Born in Lancashire, England, Sir Peter Maxwell Davies has achieved a position as one of the United Kingdom’s leading composers. He attended the University of Manchester and the Royal Manchester College of Music, where he was part of a group of avant-garde student composers, forming a performing group dedicated to contemporary music, called New Music Manchester. After study in Rome, he secured a Harkness Fellowship at Princeton, with the help of Aaron Copland and Benjamin Britten. Subsequent to his graduation, he was Composer in Residence in Adelaide, Australia for a year.

 

Sir Peter returned to the United Kingdom and took up residence in Sanday in the Orkney Islands. The Orkneys lie to the northeast of Cape Wraith, Scotland and halfway to Norway in the North Sea. As you can imagine, it is a place of hardy folk who make their living from the sea and from raising sheep. Windswept, with some of the harshest climate in Scotland, the Orkneys and its hardy inhabitants have proven to be a place of inspiration for the composer.
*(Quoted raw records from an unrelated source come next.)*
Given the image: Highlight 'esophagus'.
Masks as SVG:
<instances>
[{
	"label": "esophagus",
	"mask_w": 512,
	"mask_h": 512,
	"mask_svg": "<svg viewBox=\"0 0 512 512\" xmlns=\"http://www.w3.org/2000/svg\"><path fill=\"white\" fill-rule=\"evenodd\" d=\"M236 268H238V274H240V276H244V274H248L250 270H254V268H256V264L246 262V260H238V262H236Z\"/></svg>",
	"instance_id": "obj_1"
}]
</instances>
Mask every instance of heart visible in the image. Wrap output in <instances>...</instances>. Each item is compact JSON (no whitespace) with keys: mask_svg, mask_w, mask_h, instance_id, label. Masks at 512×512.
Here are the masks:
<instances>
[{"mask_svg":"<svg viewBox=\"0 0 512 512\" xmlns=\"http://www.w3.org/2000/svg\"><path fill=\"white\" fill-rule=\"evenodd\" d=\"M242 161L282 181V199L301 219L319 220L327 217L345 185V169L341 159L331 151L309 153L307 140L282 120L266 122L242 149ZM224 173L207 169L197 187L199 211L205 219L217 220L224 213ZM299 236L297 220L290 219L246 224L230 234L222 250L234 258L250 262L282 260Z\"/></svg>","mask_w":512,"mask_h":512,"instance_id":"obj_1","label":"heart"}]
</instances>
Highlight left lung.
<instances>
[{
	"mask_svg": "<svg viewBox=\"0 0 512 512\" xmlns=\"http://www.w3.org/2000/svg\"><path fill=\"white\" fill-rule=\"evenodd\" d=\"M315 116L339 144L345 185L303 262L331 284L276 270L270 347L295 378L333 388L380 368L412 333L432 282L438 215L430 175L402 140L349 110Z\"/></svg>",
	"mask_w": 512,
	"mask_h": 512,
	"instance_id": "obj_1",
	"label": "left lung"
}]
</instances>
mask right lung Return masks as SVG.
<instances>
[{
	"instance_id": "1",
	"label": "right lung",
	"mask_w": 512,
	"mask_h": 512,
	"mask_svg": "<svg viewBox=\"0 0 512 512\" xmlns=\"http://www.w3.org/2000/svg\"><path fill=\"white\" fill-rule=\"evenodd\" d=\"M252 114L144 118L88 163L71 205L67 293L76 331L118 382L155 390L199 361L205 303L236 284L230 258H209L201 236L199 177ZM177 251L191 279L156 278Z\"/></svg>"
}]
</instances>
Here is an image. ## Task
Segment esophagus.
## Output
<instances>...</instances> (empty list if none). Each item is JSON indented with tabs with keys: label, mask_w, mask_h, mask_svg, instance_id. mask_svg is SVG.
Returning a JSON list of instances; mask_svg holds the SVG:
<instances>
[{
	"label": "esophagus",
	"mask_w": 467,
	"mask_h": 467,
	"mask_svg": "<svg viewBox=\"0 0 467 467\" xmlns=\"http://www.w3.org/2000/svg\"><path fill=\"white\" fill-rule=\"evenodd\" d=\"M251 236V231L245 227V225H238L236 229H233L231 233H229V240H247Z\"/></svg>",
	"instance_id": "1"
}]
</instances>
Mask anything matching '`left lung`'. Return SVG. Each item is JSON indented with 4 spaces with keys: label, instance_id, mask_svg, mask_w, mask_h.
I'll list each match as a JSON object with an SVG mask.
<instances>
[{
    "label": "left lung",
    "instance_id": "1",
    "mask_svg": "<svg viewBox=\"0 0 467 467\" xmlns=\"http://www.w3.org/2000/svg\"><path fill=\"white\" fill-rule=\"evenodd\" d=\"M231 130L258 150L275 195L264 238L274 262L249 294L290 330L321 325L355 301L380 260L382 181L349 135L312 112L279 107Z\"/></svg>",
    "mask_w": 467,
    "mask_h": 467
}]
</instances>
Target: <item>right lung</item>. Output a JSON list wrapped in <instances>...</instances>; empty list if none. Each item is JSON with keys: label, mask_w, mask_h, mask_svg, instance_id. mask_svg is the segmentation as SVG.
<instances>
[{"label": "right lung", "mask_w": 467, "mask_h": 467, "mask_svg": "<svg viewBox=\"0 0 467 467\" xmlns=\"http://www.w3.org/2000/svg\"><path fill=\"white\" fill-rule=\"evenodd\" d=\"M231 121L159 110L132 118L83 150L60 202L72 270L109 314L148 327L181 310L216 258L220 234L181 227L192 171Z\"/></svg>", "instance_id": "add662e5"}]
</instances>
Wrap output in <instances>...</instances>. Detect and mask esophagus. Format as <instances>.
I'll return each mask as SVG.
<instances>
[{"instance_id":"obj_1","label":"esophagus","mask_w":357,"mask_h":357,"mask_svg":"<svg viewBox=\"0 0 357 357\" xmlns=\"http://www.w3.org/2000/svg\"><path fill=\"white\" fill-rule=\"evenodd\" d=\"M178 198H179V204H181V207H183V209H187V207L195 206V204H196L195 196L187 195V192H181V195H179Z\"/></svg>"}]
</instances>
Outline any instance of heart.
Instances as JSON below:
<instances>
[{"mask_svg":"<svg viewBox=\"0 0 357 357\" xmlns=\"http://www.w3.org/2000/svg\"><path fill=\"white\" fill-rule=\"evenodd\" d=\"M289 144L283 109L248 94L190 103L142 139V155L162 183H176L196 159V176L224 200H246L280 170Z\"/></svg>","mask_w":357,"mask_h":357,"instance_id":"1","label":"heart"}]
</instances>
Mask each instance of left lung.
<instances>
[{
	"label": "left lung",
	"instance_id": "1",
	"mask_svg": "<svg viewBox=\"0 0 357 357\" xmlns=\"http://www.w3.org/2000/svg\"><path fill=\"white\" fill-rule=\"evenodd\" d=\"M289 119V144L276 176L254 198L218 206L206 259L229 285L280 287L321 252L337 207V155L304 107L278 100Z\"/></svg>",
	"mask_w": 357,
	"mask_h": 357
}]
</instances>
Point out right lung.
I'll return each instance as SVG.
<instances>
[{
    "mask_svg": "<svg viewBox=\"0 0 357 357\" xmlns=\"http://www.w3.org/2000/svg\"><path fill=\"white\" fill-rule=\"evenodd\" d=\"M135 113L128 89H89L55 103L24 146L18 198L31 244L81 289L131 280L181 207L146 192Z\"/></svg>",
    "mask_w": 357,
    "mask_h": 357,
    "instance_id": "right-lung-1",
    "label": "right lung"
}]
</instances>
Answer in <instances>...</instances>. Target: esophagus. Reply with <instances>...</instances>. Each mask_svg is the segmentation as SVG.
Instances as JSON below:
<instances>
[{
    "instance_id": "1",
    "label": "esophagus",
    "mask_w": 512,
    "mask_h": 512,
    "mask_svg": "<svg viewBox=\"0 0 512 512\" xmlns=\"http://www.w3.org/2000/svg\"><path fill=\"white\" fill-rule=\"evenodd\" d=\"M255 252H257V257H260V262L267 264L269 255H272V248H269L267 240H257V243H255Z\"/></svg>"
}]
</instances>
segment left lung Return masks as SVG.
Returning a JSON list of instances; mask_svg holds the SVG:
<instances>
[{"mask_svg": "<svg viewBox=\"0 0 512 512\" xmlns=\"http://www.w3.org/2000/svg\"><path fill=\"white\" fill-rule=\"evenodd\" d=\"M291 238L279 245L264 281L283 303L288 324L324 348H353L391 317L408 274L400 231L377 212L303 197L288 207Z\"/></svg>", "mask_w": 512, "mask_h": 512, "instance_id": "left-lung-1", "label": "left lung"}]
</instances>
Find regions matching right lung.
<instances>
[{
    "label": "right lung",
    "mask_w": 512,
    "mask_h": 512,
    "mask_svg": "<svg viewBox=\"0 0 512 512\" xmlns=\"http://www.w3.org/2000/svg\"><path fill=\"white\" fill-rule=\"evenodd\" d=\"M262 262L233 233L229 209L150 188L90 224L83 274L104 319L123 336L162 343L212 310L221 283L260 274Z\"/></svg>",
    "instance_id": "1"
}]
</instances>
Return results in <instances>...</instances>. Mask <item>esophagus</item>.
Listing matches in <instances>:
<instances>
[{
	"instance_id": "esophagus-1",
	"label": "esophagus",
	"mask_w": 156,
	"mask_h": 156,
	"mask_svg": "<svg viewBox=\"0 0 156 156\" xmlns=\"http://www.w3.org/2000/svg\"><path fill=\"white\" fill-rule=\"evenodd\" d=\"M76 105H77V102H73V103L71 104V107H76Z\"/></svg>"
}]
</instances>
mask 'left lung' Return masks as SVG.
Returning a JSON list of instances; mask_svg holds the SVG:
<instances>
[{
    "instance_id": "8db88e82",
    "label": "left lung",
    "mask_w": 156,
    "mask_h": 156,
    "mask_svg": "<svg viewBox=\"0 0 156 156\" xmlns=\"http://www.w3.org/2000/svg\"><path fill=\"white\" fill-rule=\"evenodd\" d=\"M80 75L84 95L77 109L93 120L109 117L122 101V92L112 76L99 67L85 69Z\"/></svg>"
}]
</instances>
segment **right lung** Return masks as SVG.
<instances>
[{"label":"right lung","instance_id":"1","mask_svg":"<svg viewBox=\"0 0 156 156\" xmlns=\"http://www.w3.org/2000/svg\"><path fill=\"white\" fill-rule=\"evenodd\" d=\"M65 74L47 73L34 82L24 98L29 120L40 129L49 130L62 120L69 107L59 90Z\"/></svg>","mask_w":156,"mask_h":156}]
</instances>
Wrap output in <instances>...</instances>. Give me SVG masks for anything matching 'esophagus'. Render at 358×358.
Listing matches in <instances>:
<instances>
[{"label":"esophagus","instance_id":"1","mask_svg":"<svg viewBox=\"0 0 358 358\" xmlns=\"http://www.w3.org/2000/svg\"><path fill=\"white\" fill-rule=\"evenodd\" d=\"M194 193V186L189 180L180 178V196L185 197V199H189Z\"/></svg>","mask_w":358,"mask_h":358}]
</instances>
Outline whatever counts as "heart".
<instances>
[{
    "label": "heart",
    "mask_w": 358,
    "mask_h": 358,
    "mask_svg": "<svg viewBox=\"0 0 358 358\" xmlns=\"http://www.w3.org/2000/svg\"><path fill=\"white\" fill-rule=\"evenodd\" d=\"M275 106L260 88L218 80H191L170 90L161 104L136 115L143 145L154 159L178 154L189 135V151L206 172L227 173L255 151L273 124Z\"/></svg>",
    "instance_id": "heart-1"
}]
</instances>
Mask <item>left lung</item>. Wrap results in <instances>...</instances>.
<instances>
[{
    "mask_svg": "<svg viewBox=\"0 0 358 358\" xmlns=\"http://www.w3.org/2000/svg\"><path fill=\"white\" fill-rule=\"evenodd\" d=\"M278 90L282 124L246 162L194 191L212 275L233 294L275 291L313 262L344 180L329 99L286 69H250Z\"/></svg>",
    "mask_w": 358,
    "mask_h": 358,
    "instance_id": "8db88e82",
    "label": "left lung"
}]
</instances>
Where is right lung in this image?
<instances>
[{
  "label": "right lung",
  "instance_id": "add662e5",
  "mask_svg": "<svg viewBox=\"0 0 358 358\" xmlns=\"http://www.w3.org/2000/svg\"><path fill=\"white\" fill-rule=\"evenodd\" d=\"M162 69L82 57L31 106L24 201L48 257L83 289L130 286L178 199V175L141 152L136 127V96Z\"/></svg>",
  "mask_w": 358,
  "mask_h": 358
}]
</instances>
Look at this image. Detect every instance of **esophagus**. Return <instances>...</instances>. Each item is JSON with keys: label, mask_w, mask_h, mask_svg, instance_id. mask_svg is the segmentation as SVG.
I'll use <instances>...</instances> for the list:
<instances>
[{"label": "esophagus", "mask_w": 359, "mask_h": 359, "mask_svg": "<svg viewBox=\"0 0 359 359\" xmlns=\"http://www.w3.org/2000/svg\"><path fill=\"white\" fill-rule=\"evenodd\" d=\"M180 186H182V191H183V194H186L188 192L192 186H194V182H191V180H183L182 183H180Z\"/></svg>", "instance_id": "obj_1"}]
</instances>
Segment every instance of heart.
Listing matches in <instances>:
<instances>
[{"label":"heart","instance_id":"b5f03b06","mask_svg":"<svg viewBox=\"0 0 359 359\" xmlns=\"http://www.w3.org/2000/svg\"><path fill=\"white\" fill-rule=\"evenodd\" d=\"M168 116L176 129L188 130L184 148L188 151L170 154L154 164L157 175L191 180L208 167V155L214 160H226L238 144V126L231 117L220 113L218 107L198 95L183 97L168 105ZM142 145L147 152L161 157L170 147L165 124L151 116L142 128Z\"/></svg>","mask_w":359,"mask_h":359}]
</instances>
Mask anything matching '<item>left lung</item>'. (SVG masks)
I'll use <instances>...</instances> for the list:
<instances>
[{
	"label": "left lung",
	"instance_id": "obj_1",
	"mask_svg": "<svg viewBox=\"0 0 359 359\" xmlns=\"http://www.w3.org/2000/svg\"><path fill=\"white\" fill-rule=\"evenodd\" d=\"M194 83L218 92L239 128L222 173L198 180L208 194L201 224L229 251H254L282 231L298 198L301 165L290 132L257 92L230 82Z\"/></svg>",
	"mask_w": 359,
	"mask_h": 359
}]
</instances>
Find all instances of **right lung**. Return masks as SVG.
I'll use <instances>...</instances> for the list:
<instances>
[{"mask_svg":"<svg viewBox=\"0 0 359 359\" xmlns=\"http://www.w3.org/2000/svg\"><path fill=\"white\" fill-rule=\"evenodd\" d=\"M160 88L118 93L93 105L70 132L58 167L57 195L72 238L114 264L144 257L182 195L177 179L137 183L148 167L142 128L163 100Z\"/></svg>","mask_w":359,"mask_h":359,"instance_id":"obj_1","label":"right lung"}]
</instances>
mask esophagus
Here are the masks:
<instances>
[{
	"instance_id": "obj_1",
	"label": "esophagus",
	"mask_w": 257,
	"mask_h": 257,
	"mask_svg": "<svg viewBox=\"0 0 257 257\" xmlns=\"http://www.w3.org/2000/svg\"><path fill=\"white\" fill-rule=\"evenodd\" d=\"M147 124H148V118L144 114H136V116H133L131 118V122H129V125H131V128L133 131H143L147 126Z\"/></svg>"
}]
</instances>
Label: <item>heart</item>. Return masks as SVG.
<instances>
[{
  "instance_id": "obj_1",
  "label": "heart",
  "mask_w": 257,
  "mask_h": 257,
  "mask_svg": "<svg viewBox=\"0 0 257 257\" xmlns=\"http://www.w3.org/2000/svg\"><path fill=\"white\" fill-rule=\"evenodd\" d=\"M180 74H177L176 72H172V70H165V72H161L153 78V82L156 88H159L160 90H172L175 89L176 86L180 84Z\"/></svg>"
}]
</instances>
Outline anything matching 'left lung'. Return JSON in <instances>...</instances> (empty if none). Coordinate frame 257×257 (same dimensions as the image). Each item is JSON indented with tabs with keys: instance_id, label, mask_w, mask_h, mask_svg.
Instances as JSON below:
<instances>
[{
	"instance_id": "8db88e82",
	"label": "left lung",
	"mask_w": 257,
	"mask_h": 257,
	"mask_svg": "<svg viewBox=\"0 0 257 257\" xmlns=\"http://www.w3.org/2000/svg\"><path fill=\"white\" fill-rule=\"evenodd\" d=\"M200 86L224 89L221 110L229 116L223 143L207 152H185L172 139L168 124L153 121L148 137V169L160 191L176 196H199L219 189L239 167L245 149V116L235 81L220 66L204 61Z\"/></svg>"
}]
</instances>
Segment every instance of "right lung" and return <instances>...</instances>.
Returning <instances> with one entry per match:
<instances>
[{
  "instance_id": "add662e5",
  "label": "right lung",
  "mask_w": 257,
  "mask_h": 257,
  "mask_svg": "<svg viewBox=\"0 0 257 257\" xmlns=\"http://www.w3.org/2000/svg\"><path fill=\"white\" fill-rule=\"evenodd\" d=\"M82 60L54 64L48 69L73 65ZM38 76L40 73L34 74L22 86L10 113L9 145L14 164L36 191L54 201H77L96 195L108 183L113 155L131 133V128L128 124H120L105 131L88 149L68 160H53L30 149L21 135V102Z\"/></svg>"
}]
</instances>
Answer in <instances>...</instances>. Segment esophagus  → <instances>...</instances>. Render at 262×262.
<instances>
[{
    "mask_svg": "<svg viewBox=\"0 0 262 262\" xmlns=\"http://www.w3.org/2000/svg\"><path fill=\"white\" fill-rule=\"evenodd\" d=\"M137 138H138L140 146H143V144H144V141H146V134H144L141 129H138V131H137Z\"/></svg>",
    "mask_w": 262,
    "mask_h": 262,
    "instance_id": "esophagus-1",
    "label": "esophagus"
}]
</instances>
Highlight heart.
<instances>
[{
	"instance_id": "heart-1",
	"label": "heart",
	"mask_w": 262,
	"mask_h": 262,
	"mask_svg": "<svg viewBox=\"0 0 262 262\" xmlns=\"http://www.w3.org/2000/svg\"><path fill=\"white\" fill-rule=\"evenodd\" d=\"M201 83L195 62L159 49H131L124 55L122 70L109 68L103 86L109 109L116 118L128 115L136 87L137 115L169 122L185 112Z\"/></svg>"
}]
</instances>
He has written an several operas, including one about St. Magnus, the patron saint of the islands, as well as ten Strathclyde Concertos, in homage to Bach’s Brandenburg Concertos.

 

An Orkney Wedding with Sunrise is notable for featuring a bagpipe solo and is one of the composer’s most colorful, humorous and descriptive pieces. It portrays the all-night celebration after a wedding on Orkney and the adventures and misadventures of some revelers as they make their way home. Davies describes the entry of the bagpipes at the conclusion of the piece as symbolic of the sun rising over Caithness. The piece was commissioned by the Boston Symphony Orchestra and premiered under the direction of John Williams on May 10, 1985.